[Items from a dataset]
--- START ---

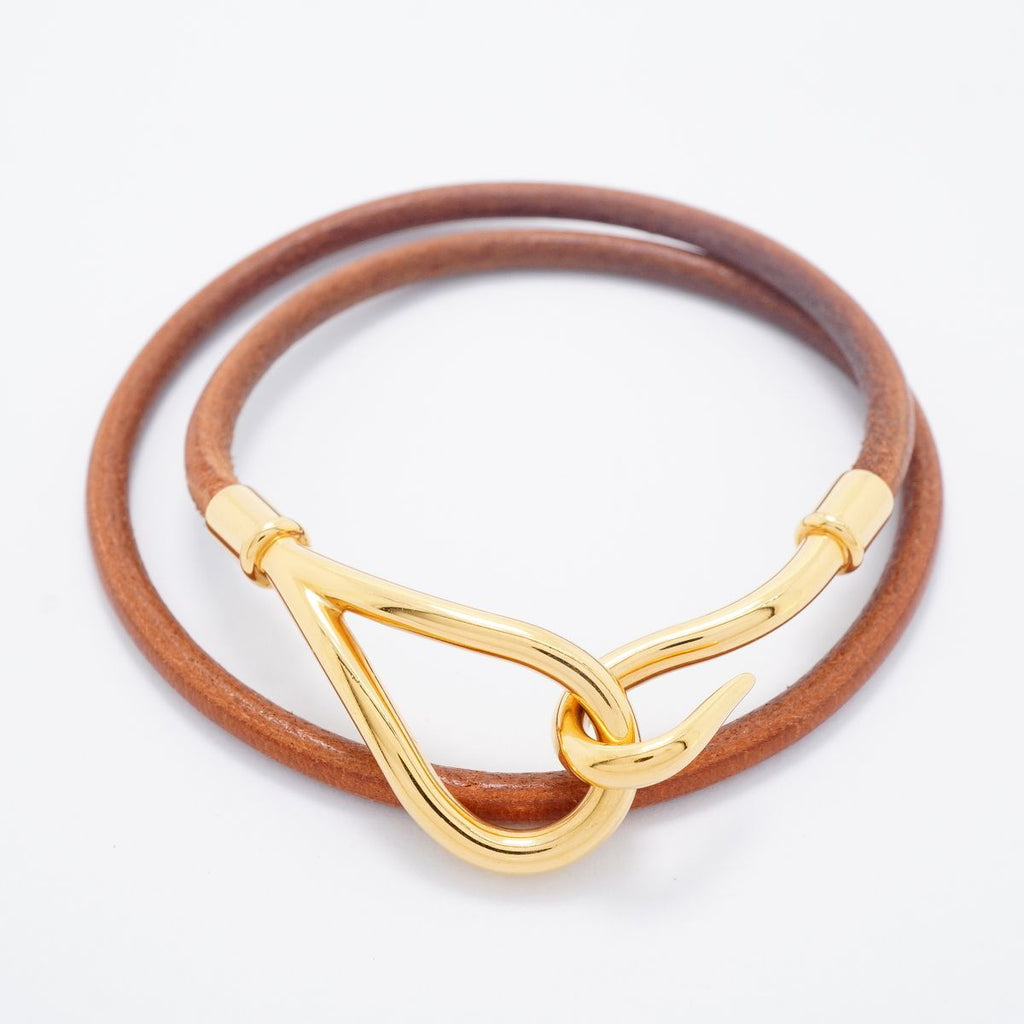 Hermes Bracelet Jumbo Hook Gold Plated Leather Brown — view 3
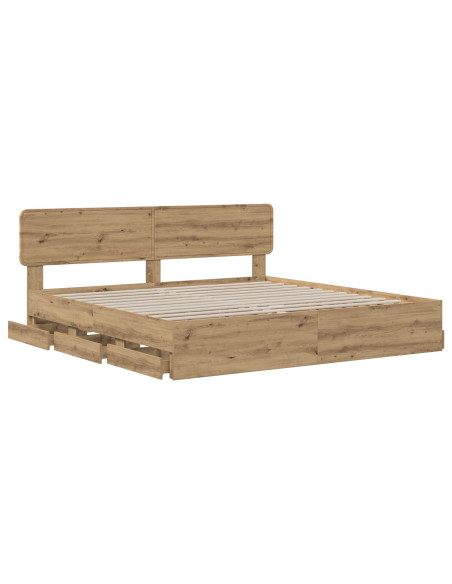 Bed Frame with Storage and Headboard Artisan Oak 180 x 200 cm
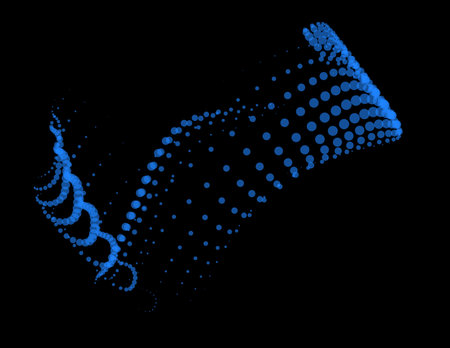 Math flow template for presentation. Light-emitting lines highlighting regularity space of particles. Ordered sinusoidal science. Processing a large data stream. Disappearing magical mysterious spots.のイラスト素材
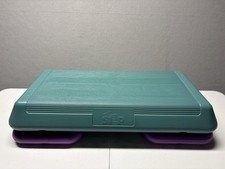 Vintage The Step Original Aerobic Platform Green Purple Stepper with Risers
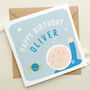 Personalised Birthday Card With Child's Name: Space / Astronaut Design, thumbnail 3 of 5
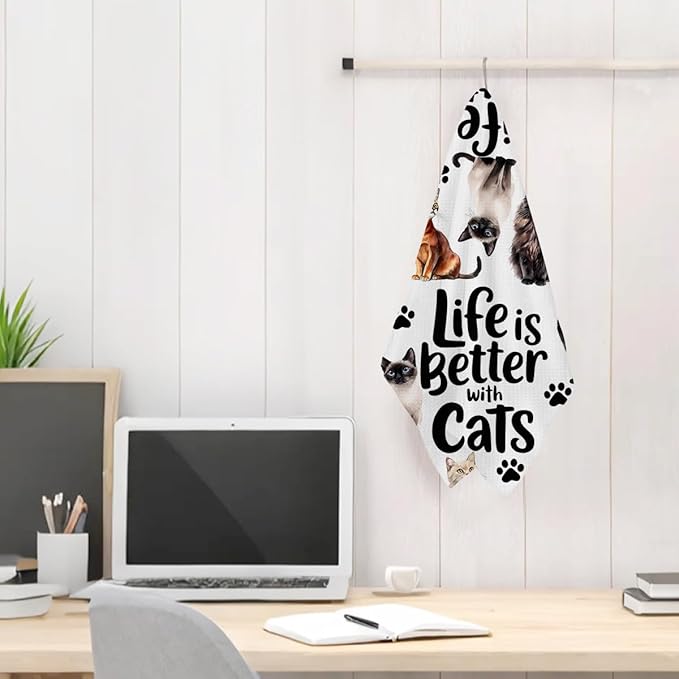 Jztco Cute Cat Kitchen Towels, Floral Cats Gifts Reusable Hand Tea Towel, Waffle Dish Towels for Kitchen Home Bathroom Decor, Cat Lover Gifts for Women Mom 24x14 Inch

--- END ---

REQUIRED WORK
Pull the caption line from every item and reproduce each one word for word, leaving out the pictures.

WRITTEN ANSWER
 Hermes Bracelet Jumbo Hook Gold Plated Leather Brown — view 3
 Bed Frame with Storage and Headboard Artisan Oak 180 x 200 cm
 Math flow template for presentation. Light-emitting lines highlighting regularity space of particles. Ordered sinusoidal science. Processing a large data stream. Disappearing magical mysterious spots.のイラスト素材
 Vintage The Step Original Aerobic Platform Green Purple Stepper with Risers
 Personalised Birthday Card With Child's Name: Space / Astronaut Design, thumbnail 3 of 5
 Jztco Cute Cat Kitchen Towels, Floral Cats Gifts Reusable Hand Tea Towel, Waffle Dish Towels for Kitchen Home Bathroom Decor, Cat Lover Gifts for Women Mom 24x14 Inch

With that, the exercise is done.